The Data Ombuds were established after the first major post-Unowned scandal, when citizens discovered that public AIs—while technically lawful—were correlating personal data in ways that produced chilling effects on behavior.
No crimes were committed.
No laws were broken.
People simply stopped acting freely.
Public outcry forced the City to acknowledge a gap:
Who protects citizens from systems that are legal, efficient, and harmful?
The Ombuds were created as an independent advocacy office with the mandate to:
Audit data practices
Challenge surveillance overreach
Represent citizens harmed by informational systems
Issue binding findings (but not binding orders)
From the beginning, their power was intentionally limited.
So was their budget.
The Data Ombuds operate as a lean, overstretched institution.
Case Advocates – Represent individuals and communities
Systems Auditors – Analyze AI behavior and data flows
Legal Analysts – Navigate procedural and jurisdictional traps
Public Findings Office – Publishes reports and objections
They rely heavily on whistleblowers, leaked documentation, and citizen reports.
Assume the system is listening
Document everything twice
Expect to lose—publicly
Measure success in harm reduced, not victories won
Many Ombuds burn out.
Those who remain are stubborn beyond reason.
The Ombuds cannot stop systems directly.
They exert power through visibility and legitimacy.
Publishing findings that force public acknowledgment
Creating paper trails that future cases can build on
Forcing the City to justify its own behavior
Making “everyone knew” impossible to claim
Their reports are cited in courts, councils, and protests—even when ignored in policy.
They slow things down.
Sometimes that’s enough.
Among citizens, the Data Ombuds are widely trusted.
They are seen as:
One of the few institutions that speaks plainly
A defender of the individual against abstraction
Proof the City still allows internal critique
Among power-holders, they are tolerated irritants.
They are:
Underfunded
Procedurally boxed in
Politically inconvenient
The City proudly points to their existence.

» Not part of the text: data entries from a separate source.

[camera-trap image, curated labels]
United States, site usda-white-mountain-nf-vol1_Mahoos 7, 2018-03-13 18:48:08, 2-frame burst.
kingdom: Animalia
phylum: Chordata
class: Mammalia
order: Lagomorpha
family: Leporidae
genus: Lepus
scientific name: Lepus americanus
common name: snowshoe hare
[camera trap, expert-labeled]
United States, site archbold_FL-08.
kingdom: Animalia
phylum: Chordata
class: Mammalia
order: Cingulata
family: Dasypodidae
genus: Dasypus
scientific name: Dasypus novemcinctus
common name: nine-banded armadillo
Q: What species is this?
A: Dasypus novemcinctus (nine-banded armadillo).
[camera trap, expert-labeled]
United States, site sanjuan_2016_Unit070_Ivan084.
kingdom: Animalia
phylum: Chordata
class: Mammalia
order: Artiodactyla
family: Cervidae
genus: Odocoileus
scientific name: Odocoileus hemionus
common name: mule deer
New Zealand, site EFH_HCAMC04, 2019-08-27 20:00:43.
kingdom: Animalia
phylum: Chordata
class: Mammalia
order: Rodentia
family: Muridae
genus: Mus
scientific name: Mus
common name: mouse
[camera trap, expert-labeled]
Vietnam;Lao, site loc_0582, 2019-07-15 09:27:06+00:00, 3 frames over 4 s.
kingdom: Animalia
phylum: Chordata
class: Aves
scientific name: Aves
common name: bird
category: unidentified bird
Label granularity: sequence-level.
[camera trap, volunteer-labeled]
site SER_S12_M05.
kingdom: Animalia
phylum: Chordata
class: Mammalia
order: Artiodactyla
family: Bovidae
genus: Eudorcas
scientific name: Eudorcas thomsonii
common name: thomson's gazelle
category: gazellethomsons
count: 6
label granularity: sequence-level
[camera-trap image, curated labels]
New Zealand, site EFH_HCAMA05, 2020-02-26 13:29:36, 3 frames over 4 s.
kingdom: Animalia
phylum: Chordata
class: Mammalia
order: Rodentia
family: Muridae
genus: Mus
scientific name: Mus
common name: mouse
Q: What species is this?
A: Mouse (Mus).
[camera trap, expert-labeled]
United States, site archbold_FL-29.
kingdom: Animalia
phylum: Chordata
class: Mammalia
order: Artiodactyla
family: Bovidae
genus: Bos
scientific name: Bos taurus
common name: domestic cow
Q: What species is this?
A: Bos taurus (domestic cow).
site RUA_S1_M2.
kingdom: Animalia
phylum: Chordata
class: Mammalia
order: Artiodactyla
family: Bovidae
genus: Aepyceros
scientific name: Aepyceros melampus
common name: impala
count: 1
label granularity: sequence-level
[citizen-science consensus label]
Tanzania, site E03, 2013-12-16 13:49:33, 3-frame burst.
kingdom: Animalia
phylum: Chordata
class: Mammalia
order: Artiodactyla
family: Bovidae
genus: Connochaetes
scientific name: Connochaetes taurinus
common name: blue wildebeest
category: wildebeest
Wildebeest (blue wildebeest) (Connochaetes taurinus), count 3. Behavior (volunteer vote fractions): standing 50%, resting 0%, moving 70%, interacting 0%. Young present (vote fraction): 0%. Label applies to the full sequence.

It quietly ensures they rarely win.
Civic Systems Authority (CSA): Constant conflict. Efficiency versus consent.
Assembly Secretariat: Procedural adversaries. Findings disappear into review.
The Continuity Forum: Uneasy allies. Memory and data intersect uncomfortably.
The Open Ledger: Occasional cooperation. Records matter.
Mirror Syndicates: Moral paradox. Privacy protection enables erasure.
Players encounter the Data Ombuds when the system is technically correct—and wrong.
A lawful surveillance program causing real harm
A community profiled by data aggregation
A whistleblower needing protection
A report suppressed through delay
Choosing whether to expose data that will hurt innocents
Players may:
Act as investigators or escorts for Ombuds staff
Provide technical proof others can’t obtain
Leak findings when official channels fail
Decide whether transparency helps—or destroys—someone
The Ombuds respect evidence, persistence, and people willing to lose cleanly.
They distrust shortcuts.
The Data Ombuds are philosophically divided.
Absolutists believe privacy is inviolable
Balancers accept surveillance with strict limits
Realists focus on harm reduction over principle
These debates never stop.
They just get quieter as budgets shrink.
The Data Ombuds know something most factions pretend not to:
A system does not have to be cruel to be dangerous.
It only has to be unquestioned.
They rarely win.
But every time they speak, they leave a record that says:
Someone noticed.
Someone objected.
Someone cared enough to put it in writing.
And in a City that remembers everything,
that may be enough to matter—eventually.